Kontroversi Gelar Pahlawan Soeharto Bara: Rekonsiliasi Nasional Harus Transparan dan Menyeluruh

Kontroversi Gelar Pahlawan Soeharto

Bara: Rekonsiliasi Nasional Harus Transparan dan Menyeluruh

Djoko Tjiptono - detikNews
Berbagi informasi terkini dari detikcom bersama teman-teman Anda
Jakarta Penolakan pemberian gelar pahlawan kepada Soeharto menunjukkan Indonesia masih dihantui persoalan-persoalan politik masa lalu. Hal ini harus dijadikan momentum untuk merumuskan cara penuntasan persoalan-persoalan masa lalu secara jujur, transparan dan menyeluruh.

Demikian disampaikan Ketua DPP Partai Amanat Nasional (PAN), Bara Hasibuan, dalam perbincangan dengan detikcom, Selasa (19/10/2010).

"Sebenarnya kita telah sampai pada tahapan paling maju dalam masalah ini, yaitu dengan rencana pembentukan sebuah Komisi Kebenaran dan Rekonsiliasi. Namun sayangnya rencana itu tidak jelas perkembangannya. Inilah salah satu pekerjaan rumah paling besar antara pemerintah dan masyarakat sipil," kata Bara.

Menurut Bara, hanya dengan cara seperti itu bangsa Indonesia bisa mulai berdamai dengan masa lalunya. Bangsa Indonesia tidak terus menerus dibebani perdebatan panjang tentang bagaimana menuntaskan persoalan-persoalan politik di masa lalu.

"Yang paling penting adalah dengan cara seperti kita memutuskan ikatan trauma politik masa lalu dan secara sadar mencegah peristiwa-peristiwa serupa terjadi di masa mendatang," ujar Bara.

Disebutkan Bara, apa yang dilakukan Forum Silaturahmi Anak Bangsa patut mendapat apresiasi. Forum tersebut telah melakukan langkah awal yang positif untuk melakukan sebuah proses rekonsiliasi nasional.

"Tinggal bagaimana pemerintah meresponnya dengan mengundang mereka bersama-sama untuk merumuskan langkah-langkah yang tepat mencapai rekonsiliasi nasional. Hanya dengan keberanian untuk menghadapi dan menyelesaikan masa lalu yang kelam kita bisa berjaya sebagai bangsa," tegas Bara.

Wacana rekonsiliasi nasional sebelumnya juga digulirkan Staf Khusus Presiden Bidang Bencana dan Bantuan Sosial, Andi Arief. Menurutnya, proses rekonsiliasi harus dikejar tidak hanya untuk suasana damai, tapi juga kesejahteraan rakyat.

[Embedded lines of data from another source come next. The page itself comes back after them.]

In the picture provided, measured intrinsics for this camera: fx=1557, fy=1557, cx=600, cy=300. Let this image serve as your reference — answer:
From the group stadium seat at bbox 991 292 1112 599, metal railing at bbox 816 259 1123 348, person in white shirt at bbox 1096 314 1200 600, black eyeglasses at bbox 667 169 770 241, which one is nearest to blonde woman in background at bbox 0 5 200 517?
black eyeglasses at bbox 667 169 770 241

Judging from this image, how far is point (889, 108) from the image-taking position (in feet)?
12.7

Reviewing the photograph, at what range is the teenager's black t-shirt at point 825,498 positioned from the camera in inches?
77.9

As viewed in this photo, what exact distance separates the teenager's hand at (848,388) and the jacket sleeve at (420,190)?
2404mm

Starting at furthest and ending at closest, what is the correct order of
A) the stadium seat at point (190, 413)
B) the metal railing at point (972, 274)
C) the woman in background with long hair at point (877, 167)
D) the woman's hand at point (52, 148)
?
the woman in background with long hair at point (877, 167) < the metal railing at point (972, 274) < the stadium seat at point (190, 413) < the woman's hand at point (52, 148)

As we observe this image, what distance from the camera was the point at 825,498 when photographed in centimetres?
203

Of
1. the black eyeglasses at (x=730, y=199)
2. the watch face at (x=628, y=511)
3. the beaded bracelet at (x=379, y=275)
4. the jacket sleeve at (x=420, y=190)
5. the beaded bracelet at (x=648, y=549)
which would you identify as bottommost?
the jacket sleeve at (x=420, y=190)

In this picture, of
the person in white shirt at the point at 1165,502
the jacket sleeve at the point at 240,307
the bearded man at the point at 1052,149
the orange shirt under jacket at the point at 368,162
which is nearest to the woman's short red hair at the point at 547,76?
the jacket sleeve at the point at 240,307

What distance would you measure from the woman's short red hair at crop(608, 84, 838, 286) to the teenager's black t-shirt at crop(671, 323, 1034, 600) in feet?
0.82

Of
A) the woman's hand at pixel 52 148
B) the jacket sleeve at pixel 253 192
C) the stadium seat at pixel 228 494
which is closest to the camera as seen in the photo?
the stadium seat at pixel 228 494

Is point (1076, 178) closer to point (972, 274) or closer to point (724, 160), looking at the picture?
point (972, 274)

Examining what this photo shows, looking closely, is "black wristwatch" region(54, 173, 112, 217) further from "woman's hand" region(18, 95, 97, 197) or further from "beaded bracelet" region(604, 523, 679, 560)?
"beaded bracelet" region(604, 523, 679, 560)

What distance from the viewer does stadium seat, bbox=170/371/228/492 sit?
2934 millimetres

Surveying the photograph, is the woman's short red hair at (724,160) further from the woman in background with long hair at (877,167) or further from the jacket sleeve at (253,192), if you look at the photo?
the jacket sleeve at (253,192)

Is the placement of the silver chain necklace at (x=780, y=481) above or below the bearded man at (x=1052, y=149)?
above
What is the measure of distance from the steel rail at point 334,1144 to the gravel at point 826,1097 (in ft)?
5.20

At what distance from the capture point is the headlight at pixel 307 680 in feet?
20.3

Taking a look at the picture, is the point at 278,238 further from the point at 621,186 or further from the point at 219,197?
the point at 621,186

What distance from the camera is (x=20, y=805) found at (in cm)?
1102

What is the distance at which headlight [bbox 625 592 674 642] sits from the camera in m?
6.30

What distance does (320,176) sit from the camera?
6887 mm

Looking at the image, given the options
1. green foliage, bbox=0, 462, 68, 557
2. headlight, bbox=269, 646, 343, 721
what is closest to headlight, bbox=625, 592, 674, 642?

Andi menambahkan, proses rekonsiliasi nasional itu harus dibuka dengan permintaan maaf dari keluarga Cendana. Keluarga Cendana harus meminta maaf kepada mereka yang telah menjadi korban Soeharto.

Namun hal itu saja tidak cukup. Andi menegaskan, dalam hal ini negara juga harus terlibat karena hal ini bukan lagi berada di tingkat keluarga. Apa yang dilakukan Soeharto, mulai dari kejahatan HAM sampai kaburnya dana BLBI, dilakukan sang Jenderal Besar itu sebagai kepala negara.